FRAGMENTO DEL TEXTO:
+---+
Uno de esos olímpicos, con quien se ha cansado de follar, le ha herido en la mano, disparándole, en un hotel de Bruselas; ese olímpico luego es juzgado y alguien le baja los pantalones y le mete el dedo en el culo y palpa la dilatación de su ano: evidentemente, es un sodomita. Rimbaud (que luego de denunciarle por la agresión y otras cosas más, se fuga) fue quien le voló los rayos (los que le quedaban), pero para el escapista, no habrá juicio, sino huida.

Y justamente, la provincia francesa le sirve. Pero antes de desaparecer, es preciso un último combate, la última carga, el último beso de la muerte. Para vivir, es necesario plantar cara. Eso lo hace en Roche, donde se halla su familia. Luego de un acto, donde es interrogado sobre su mano, el menor (pues tiene apenas 17) solloza el nombre de su sodomita: “¡Verlaine! ¡Verlaine!” y luego, el silencio.

Y así, escoge su campo de batalla. Arriba de la casa está el granero y se instala allí desnudo y lleno de cal (gesto estupendo de su homosexualismo voluptuoso y horrendo a la vez) camina de una lado a otro, no habla con nadie y de repente, sabe que el libro ha llegado. Es hora de que el papel hable.

Quien se proponga escribir literatura de verdad, sabe que eso genera consecuencias, a veces de niveles prometeicos. Una temporada en el infierno es quizá una de las mejores obras que se haya escrito jamás en la historia de la literatura, es la cima siempre negada de la literatura francesa, de esa grandiosa cordillera que va desde 1850 a 1900. Y todo comienza con un grito fulminante: “Antaño, lo recuerdo bien, mi vida era un festín donde se abrían todos los corazones y donde corrían todos los vinos. Una noche senté a la belleza en mis rodillas y la hallé amarga. Y la injurié. Tomé las armas contra la justicia. ¡Oh, brujas, oh, miseria, odio, a ustedes confío mi tesoro!” entonces, allí se inicia un viaje poético cuyo tema principal es el propio autor.

Al lanzarse Rimbaud al infierno, lo hace con la misma e irrefrenable voluntad con que lo hizo Dante. Es decir, es plenamente consciente de entrar al infierno y plenamente consciente de que va a cumplir un papel allí. Un viaje. Una misión. Rimbaud es de los duros, de aquellos que saben que para vencer el mal hay que verlo y agarrarlo por los cuernos hasta someterlo.

Así, hay que renunciar ver en este libro un testimonio de la purificación de un cristiano caído o la rebelión absoluta de un pecador voluntario. Nada de eso, es que simplemente, se ha dado cuenta Jean Arthur de que es un hombre, dividido quebrado entre sus contradicciones y sus afirmaciones. Así, el libro es una lucha, una batalla de un tipo duro que se ha decidido ser un héroe, que sabe que no hay términos medios, que habiendo renunciado al vacío del mundo superfluo y aburrido, se lanza a la maldad, que ya le parece tan aburrida, como cualquier película pornográfica. Así, ante la desesperación de no encontrar un lugar dónde plantarse, este libro es una explicación de cómo un hombre, habiendo ganado su guerra, habiendo conseguido la gloria, encuentra que no hay hogar ni patria que lo reciba, pues ya comienza a entender que el acto heroico, su poesía, ha reclamado el precio del desarraigo.
+---+
TRABAJO POR HACER:
(a) En la cita que abre Una temporada en el infierno, dentro del fragmento sobre Rimbaud, ¿a quiénes o a qué confía el poeta su tesoro? Nómbralos todos.
(b) Prolonga el fragmento sobre Rimbaud a partir de su última oración.

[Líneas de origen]
+---+
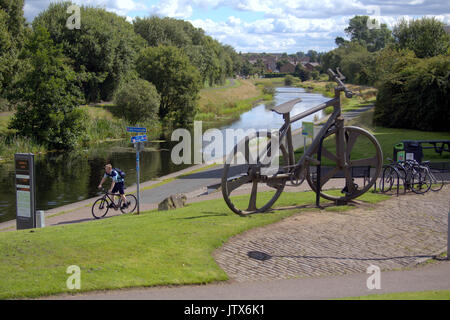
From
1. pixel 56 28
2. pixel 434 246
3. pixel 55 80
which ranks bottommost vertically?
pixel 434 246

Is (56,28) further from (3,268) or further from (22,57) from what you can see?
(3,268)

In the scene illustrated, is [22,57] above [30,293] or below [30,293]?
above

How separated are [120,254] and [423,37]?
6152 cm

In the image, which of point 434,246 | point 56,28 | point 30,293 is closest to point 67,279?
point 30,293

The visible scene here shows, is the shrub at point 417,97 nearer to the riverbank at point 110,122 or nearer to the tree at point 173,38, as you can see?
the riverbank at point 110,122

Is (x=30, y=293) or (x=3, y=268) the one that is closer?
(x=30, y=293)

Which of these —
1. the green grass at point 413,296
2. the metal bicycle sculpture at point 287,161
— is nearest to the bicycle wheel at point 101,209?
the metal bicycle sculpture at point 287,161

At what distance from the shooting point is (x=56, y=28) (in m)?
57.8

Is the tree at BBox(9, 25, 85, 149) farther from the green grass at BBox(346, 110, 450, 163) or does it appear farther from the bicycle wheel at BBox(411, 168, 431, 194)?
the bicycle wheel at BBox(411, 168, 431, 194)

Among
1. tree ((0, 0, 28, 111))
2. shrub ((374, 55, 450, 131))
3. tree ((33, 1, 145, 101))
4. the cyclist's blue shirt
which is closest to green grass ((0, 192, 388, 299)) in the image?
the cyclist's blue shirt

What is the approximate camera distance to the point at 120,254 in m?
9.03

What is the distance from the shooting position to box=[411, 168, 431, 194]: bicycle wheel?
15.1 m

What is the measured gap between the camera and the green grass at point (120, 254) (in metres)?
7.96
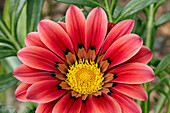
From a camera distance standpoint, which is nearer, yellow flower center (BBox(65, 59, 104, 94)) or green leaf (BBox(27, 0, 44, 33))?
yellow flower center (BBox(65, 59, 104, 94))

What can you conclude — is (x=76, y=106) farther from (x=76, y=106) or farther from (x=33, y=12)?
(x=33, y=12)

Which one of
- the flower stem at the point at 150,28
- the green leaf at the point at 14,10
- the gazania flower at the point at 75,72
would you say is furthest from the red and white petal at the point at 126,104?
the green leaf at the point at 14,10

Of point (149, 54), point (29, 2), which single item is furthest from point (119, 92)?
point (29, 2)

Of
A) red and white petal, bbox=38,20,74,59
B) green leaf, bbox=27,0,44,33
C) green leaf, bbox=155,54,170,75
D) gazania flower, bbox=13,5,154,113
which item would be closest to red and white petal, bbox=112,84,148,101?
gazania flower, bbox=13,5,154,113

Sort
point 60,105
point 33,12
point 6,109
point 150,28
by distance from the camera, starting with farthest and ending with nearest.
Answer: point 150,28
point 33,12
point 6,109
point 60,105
+---+
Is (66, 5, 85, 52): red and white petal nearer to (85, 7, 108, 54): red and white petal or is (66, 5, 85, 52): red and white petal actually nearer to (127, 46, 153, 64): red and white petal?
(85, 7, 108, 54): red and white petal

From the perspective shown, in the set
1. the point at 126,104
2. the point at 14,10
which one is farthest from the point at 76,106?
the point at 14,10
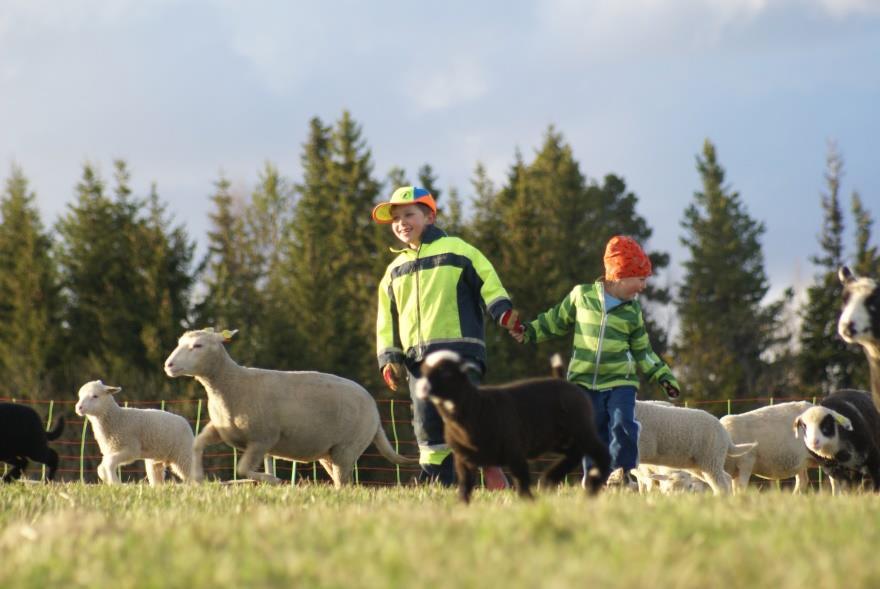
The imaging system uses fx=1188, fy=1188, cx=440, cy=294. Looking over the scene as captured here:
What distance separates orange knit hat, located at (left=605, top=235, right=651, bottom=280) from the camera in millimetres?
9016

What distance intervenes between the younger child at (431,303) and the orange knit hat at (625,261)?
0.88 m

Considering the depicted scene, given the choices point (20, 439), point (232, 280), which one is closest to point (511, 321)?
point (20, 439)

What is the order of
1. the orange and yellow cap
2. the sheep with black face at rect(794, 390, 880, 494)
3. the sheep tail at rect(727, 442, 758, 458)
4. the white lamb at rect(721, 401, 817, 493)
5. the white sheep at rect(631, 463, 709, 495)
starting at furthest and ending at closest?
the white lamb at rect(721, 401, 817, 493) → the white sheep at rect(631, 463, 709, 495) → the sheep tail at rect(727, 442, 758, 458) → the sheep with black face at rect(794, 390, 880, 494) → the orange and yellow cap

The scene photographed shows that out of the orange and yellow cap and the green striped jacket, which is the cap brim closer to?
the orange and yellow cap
+---+
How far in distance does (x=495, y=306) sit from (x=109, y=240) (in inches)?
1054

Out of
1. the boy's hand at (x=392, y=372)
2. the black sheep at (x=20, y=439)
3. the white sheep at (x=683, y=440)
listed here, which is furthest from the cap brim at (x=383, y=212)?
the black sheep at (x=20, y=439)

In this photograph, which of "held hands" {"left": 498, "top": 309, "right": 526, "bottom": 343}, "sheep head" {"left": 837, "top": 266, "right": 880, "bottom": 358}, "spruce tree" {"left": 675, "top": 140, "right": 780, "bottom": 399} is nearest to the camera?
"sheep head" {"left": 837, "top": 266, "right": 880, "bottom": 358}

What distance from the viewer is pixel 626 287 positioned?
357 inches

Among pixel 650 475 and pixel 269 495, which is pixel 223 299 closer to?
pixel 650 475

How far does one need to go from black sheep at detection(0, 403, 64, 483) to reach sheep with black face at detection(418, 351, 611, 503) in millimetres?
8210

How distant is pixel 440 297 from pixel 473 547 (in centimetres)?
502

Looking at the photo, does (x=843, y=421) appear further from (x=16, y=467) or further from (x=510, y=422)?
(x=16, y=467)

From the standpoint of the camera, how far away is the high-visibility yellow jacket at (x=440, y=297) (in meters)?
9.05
+---+
RESULTADOS DEL EJERCICIO:
(a) Brujas, miseria, odio

(b)
Y quizá, Rimbaud siempre estuvo de acuerdo con este sacrificio, pero no pareció entender que tal acto era irreversible. Al romper con el mundo, no hay vuelta atrás. Pero todo este mecanismo de autoexilio se activa por una razón netamente existencial: él se sabe extranjero de las tierras donde ha vivido, por eso, grita: “…jamás pertenecí a este pueblo; jamás fui cristiano; soy de la estirpe de los que cantaban en el suplicio; no comprendo las leyes; no tengo sentido moral,…” él mismo, llamado “el cochino santurrón”, por su temprana dedicación a la fe; ahora reconoce que no tiene moral, principio de todo fundamento religioso. Y el que siempre fue un rebelde, termina confesando que nunca ha entendido el ordenamiento social.

Así, ante esta declaración de rebelión contra el mundo sobreviene la conciencia del castigo. Como paso aún más intrépido, él mismo lo pide, el castigo de la horquilla y una gota de fuego. Sin embargo, en esta temporada no hay lugar para la redención. Manifiestamente Rimbaud ha roto con Cristo y ha desconocido su acción narrada en los evangelios. Ya sabe que sus pecados lo han llevado a un punto de no retorno. Y así, decide renunciar a lo que se ha dejado. Por eso, su burla frecuente no sólo a los arrepentidos; sino al mismo acto de arrepentimiento. Por eso este libro nunca debe ser visto como una apología del descarriado; sino más bien, como una sinfonía del rebelde.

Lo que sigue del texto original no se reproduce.